Return the lines of the records below, unchanged, from the line containing "In terms of" through the line containing "Result: pixel 753 537".

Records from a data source

_ _ _ _ _ _ _

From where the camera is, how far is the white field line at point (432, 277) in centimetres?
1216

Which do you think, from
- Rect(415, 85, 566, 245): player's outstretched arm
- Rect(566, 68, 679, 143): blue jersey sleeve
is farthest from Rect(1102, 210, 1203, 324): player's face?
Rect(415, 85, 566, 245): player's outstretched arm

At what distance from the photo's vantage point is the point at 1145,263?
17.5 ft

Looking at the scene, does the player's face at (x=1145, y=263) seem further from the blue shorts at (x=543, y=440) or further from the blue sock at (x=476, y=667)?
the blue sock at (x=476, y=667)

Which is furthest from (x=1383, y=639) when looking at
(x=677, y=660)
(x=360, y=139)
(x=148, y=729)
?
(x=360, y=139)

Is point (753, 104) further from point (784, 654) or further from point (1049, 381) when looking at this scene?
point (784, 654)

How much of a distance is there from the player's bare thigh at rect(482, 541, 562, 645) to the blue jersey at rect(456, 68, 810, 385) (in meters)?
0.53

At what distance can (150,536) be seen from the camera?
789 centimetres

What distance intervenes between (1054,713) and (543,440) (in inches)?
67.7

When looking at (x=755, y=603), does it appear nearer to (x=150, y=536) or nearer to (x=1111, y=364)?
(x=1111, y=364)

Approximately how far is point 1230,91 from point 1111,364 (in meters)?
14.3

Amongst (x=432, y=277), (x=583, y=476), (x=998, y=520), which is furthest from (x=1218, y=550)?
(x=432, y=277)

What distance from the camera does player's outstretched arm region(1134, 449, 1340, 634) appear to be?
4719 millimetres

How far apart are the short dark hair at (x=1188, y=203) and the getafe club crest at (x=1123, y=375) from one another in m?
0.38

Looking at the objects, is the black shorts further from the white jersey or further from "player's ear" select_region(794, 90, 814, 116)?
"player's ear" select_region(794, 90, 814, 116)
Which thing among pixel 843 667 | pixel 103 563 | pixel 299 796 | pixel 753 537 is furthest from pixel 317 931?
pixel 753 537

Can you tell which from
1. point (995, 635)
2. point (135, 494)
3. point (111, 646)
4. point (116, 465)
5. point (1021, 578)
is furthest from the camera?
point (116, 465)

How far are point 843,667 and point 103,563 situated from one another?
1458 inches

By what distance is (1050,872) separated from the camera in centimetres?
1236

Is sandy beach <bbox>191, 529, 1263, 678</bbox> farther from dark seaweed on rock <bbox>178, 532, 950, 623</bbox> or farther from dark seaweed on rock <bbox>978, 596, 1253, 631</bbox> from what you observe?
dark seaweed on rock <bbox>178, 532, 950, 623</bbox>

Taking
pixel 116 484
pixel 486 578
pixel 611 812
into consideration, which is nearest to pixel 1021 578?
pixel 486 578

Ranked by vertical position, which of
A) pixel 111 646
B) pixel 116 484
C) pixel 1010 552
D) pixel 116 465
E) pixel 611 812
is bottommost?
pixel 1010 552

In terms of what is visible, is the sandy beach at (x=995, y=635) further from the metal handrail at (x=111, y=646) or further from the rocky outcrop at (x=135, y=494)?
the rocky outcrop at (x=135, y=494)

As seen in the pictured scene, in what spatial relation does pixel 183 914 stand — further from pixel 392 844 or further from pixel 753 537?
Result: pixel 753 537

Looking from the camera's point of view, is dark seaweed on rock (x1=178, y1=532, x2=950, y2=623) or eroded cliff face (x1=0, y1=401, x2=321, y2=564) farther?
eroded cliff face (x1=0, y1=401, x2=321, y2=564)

_ _ _ _ _ _ _

= ANSWER TO THIS EXERCISE =
In terms of what is visible, is the sandy beach at (x=995, y=635) further from the metal handrail at (x=111, y=646) or further from the rocky outcrop at (x=135, y=494)?
the rocky outcrop at (x=135, y=494)

As seen in the pictured scene, in what spatial relation does pixel 183 914 stand — further from pixel 392 844 or further from pixel 753 537?
Result: pixel 753 537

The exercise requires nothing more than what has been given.